Gene Vilensky also replies to a swathe of my second MD.com post. I wrote, “Marriage is a political (legal) issue, not solely a cultural issue, precisely because when a man and a woman have sex they often produce a child, and that child needs to be protected. The political structure of civil marriage arose around that fact and in response to that fact. Marriage is not a political issue because the state has a compelling interest in making sure that its citizens have fulfilling relationships, or feel that their romantic choices are honored–how is that the state’s business? It’s a political issue because of all the, you know, kids.”

Gene responds here.

I have two quick replies: First, marriage as a political institution far predates the Christian states Gene’s discussing. As Maggie Gallagher has frequently pointed out, even societies that accepted or in some cases even praised homosexual activity did not develop same-sex marriage.
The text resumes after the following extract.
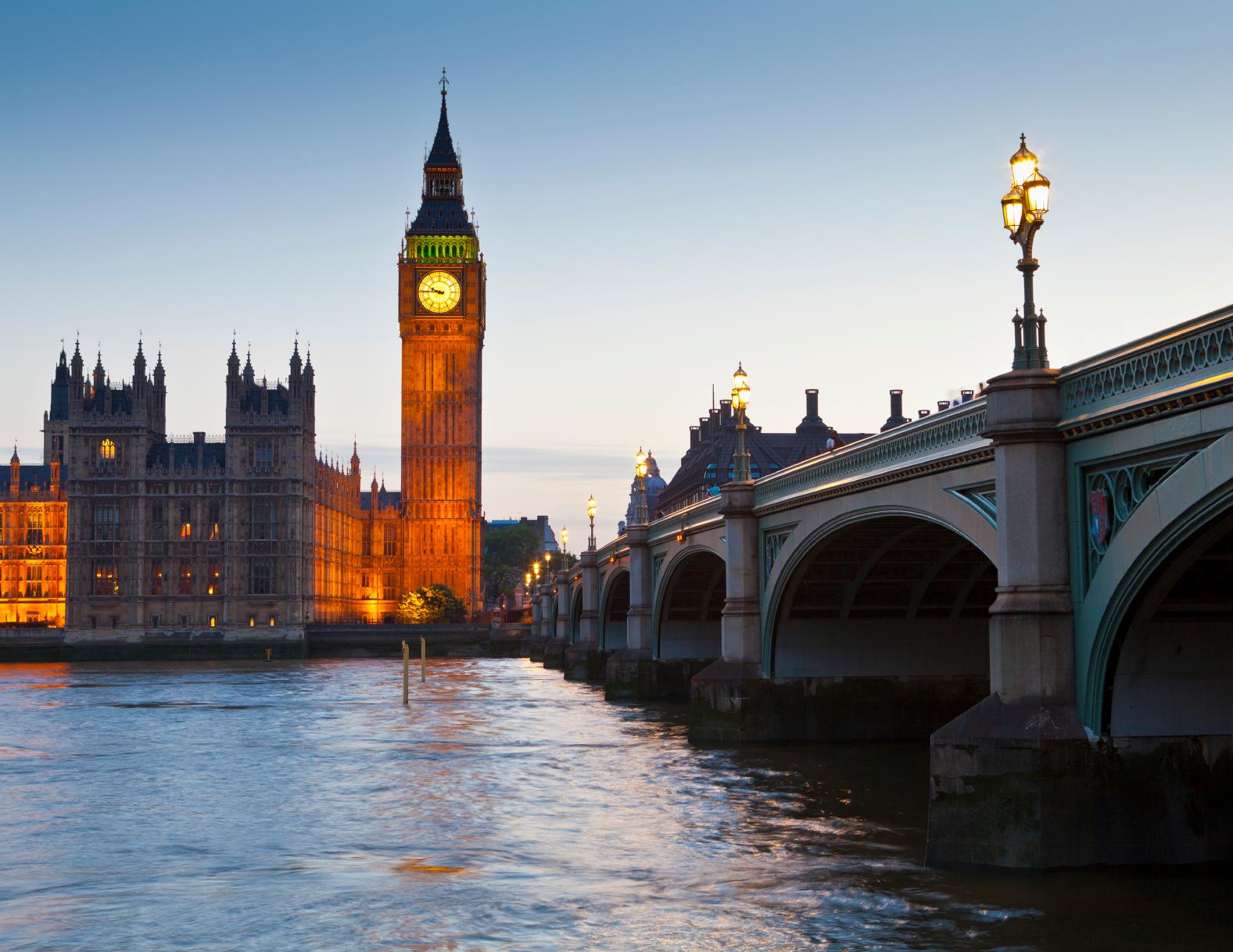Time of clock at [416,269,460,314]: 9:45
Second, though, I think you can remove the historical claim (which I do stand by, but it’s not necessary for the point I’m trying to make), and rephrase my sentence as, “In a secular society, marriage is a political (legal) issue, not solely a cultural issue, precisely because when a man and a woman have sex they often produce a child, and that child needs to be protected,” etc.
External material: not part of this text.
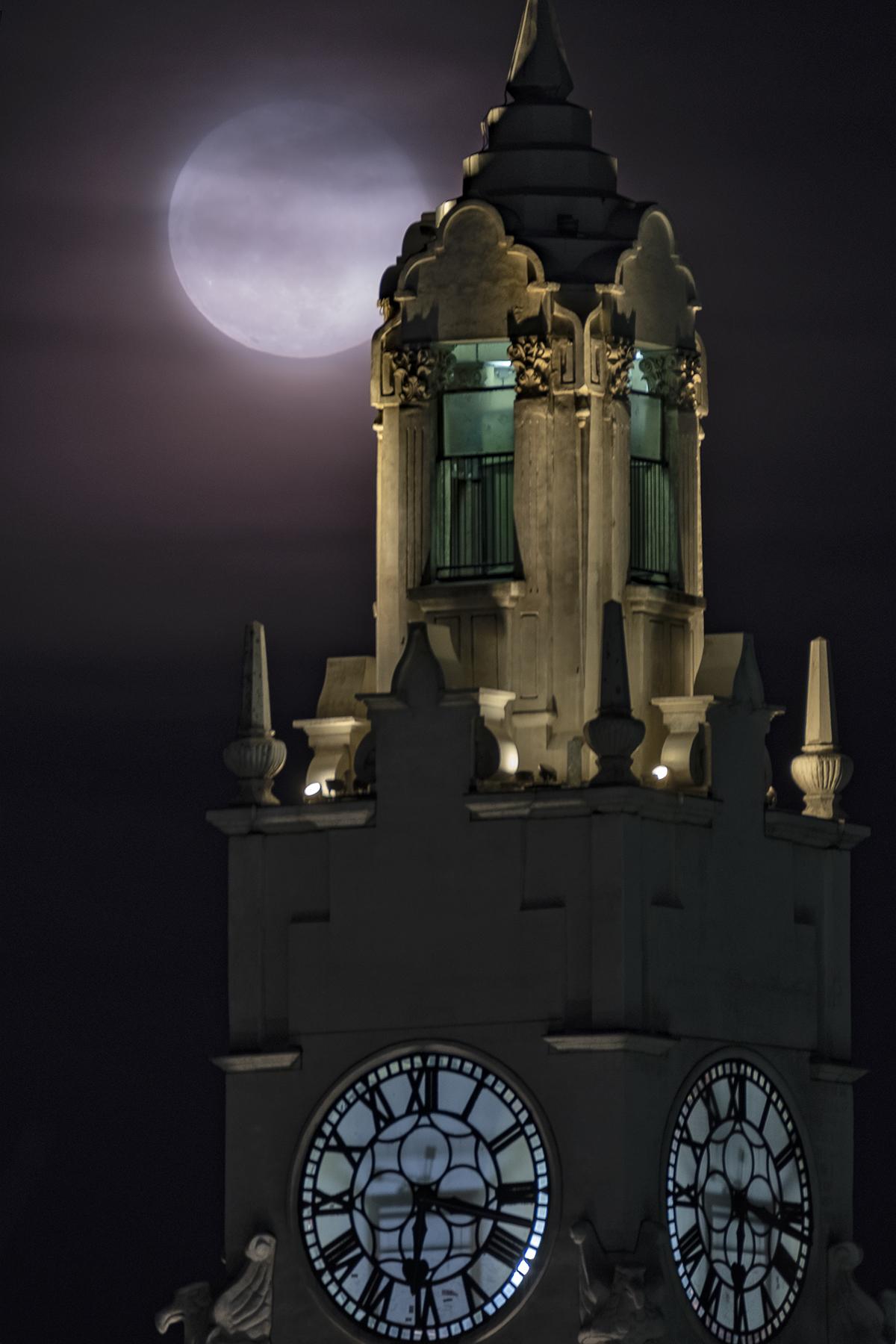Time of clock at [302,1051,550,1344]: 6:17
Gene also objects to various aspects of Maggie Gallagher and Linda Waite’s book The Case for Marriage. I will first just say that he should read the book! If he does, he will find that it specifically does not argue that “two parents who are always fighting a la Michael Douglas and Kathleen Turner in War of the Roses are better off staying together and scarring the kids rather than getting a divorce.” Reading the book would both focus his critique and answer some of his preliminary objections, I think.

But I will also point him, and others interested in issues of self-selection in marriage studies, to a post I did on the subject. It certainly doesn’t answer all possible questions about self-selection. But it does highlight some of the ways in which social science requires a robust foundation of philosophy in order to know, for example, which factors are relevant, how persuasive alternate explanations of the data are, and–in this case–how to understand selection effects.

August 19, 2003

I’VE STARTED POSTING STUFF at the MarriageDebate blog. FYI.

August 15, 2003

When you drink a quart of blogwatch

with your bacon and your eggs

Kind of a killer when when when when

when you walk the hundred miles to your baby

and your baby has her daddy’s car….

Forager 23: Clarifies his remarks on comics and opera, gently hinting that I totally missed his point. Hey, call it a strong misreading, I’ve always been real into that Harold Bloom guy…? More comicsy stuff here.

Mark Shea and Amy Welborn: Tag-team audience participation posts. Shea asks about non-Catholic authors who drew you toward Catholicism (which, coincidentally, I’ve already written about here) and Welborn asks for general reminiscences of books that drew you to the faith. As you might expect, they get terrific responses. My official must-read recommendations for the day.

Maggie Gallagher on same-sex marriage and divorce. My other must-read recommendation. More on this from me later today.

August 7, 2003

It was then I knew that I’d rather be

With a .22 caliber next to me

Than the blogwatch…

EDITED TO ADD: How could I forget Letter from Gotham’s wild post on Australian Jewish convict history?

Hardcore, sharp comments from Lileks on Gene Robinson and marriage (scroll to the last item).

Marriage Debate blog is debating civil unions and whatnot. Will see if I have anything useful to say (but not this minute; see below).

Which movies do Presidents watch? Fascinating trivia, via Hit & Run.